### Text segment
================================
It may be somewhat fair to consider modern cosmology to be more a branch of philosophy than a branch of science, alas (hoping that someday the experimental side might catch up). Examples can readily be found of the comedy world that can happen in cosmological speculations... One that readily comes to mind is the saga of the French Bogdanov twin brothers, who produced some highly-speculative ideas - using exotic "string" buzzwords - on supposed "pre-spacetime" conditions before the Big Bang. This proved to be a perfect area - given the lack of experimental data and the freedom to wildly speculate- to pull a hoax (which is exactly what some critics suspected they did). Their articles found their way into establishment physics journals, to the (delayed) chagrin of orthodox critics- but cosmology has hardly fared better today, and hindsight is always easy afterward, eh? The Bogdanov affair and resulting backlash is a highly entertaining story (no matter if hoax or sincere attempt), illustrating just how difficult it is to distinguish novel insights from nonsense even for established physicists, as theory gets so far ahead of experiment in exotic areas. And in general, incidents like these reveal just how far forward cosmology needs to go as an empirical science.
All the more odd, then, when we see a theorist working in these gray cosmological areas disrespecting something like human mythology. Pot- black, kettle- black :-).
================================
### Problems and tasks
1. Answer these questions from the cosmology passage, each in a line:
(a) What nationality were the Bogdanov twin brothers?
(b) What kind of buzzwords did their speculative ideas use?
(c) What is a theorist working in gray cosmological areas shown disrespecting?
2. Retype the section of the cosmology passage that opens with the words "All the more" and closes with "kettle- black :-).".
================================
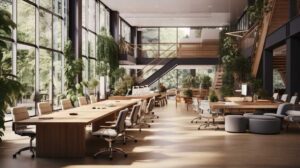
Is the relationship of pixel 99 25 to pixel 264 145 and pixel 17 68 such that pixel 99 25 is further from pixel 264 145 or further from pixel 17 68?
pixel 264 145

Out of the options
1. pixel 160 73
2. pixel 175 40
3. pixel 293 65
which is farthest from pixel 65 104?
pixel 175 40

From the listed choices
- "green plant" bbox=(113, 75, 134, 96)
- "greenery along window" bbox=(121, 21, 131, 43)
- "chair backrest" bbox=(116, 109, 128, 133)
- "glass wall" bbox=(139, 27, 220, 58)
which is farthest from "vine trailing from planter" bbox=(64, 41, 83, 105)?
"greenery along window" bbox=(121, 21, 131, 43)

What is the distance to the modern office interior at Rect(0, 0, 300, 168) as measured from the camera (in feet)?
20.6

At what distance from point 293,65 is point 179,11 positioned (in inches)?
403

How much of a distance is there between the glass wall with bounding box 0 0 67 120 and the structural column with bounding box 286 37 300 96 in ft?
24.7

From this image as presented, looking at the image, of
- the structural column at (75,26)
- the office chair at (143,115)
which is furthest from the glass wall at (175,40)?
the office chair at (143,115)

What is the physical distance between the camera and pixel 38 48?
40.9 feet

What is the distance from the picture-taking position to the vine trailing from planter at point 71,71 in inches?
538

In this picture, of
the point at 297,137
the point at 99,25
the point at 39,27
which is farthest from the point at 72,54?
the point at 297,137

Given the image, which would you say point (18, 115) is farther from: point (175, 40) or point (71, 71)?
point (175, 40)

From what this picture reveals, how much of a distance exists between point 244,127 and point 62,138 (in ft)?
16.0

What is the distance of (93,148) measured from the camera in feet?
23.8

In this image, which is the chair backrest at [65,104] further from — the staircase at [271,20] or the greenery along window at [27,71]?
the staircase at [271,20]

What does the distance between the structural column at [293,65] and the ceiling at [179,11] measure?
7.13 metres
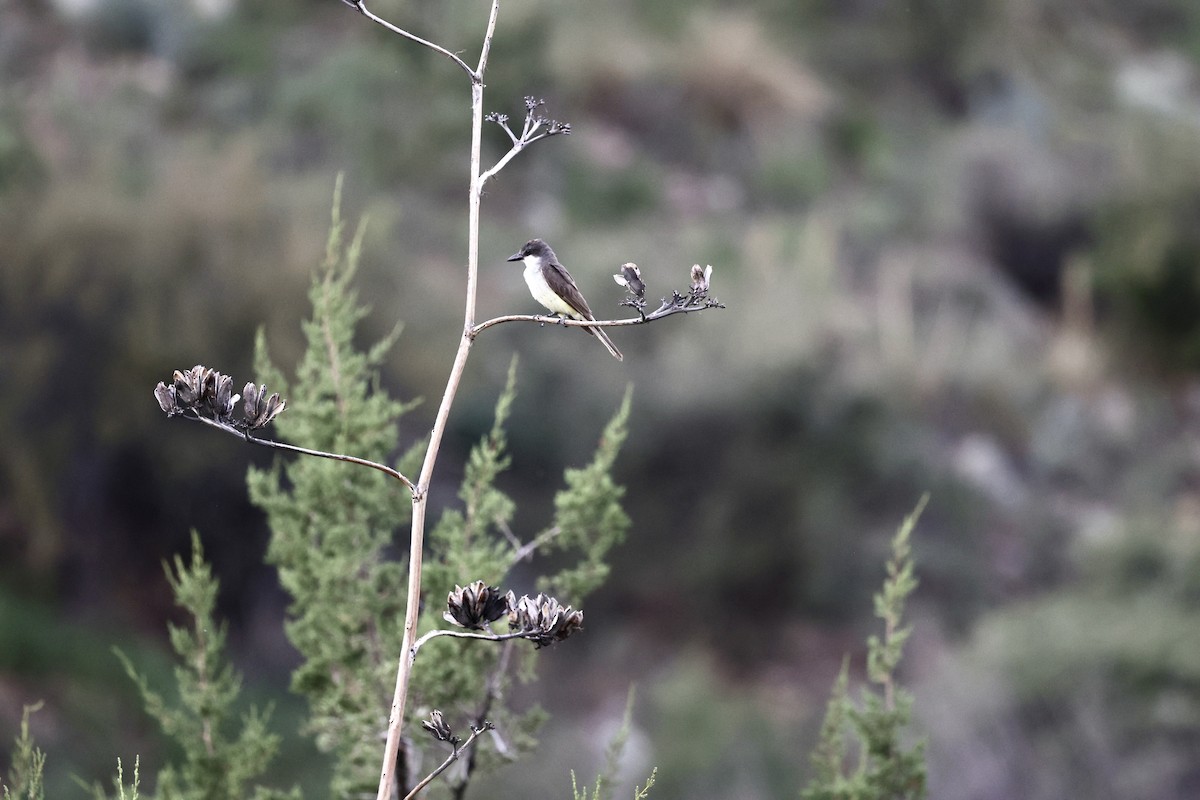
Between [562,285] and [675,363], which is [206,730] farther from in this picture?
[675,363]

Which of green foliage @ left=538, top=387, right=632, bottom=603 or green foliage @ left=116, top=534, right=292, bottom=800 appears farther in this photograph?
green foliage @ left=538, top=387, right=632, bottom=603

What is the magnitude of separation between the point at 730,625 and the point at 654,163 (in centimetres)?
1130

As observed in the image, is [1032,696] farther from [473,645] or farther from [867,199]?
[867,199]

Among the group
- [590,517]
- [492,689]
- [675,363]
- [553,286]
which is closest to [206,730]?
[492,689]

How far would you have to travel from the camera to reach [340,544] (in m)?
4.05

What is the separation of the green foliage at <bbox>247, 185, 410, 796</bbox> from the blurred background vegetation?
6.75 metres

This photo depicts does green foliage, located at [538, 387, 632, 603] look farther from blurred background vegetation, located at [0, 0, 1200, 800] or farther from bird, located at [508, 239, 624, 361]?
blurred background vegetation, located at [0, 0, 1200, 800]

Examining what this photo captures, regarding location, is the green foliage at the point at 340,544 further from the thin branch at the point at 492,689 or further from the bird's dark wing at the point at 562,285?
→ the bird's dark wing at the point at 562,285

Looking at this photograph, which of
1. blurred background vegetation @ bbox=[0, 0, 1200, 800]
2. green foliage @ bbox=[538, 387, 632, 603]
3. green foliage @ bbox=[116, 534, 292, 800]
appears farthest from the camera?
blurred background vegetation @ bbox=[0, 0, 1200, 800]

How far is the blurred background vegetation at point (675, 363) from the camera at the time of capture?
1275 cm

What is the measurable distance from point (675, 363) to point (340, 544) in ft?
44.9

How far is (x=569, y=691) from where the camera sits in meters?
15.8

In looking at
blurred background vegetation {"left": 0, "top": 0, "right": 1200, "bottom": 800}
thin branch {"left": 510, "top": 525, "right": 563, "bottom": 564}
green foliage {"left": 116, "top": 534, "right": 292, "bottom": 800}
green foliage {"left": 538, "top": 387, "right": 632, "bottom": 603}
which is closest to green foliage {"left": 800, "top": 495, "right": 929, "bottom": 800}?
green foliage {"left": 538, "top": 387, "right": 632, "bottom": 603}

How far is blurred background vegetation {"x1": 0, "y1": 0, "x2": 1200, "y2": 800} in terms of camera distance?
1275 centimetres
================================
### Answers to the exercises
1.
(a) French.
(b) Exotic "string" buzzwords.
(c) Human mythology.

2.
All the more odd, then, when we see a theorist working in these gray cosmological areas disrespecting something like human mythology. Pot- black, kettle- black :-).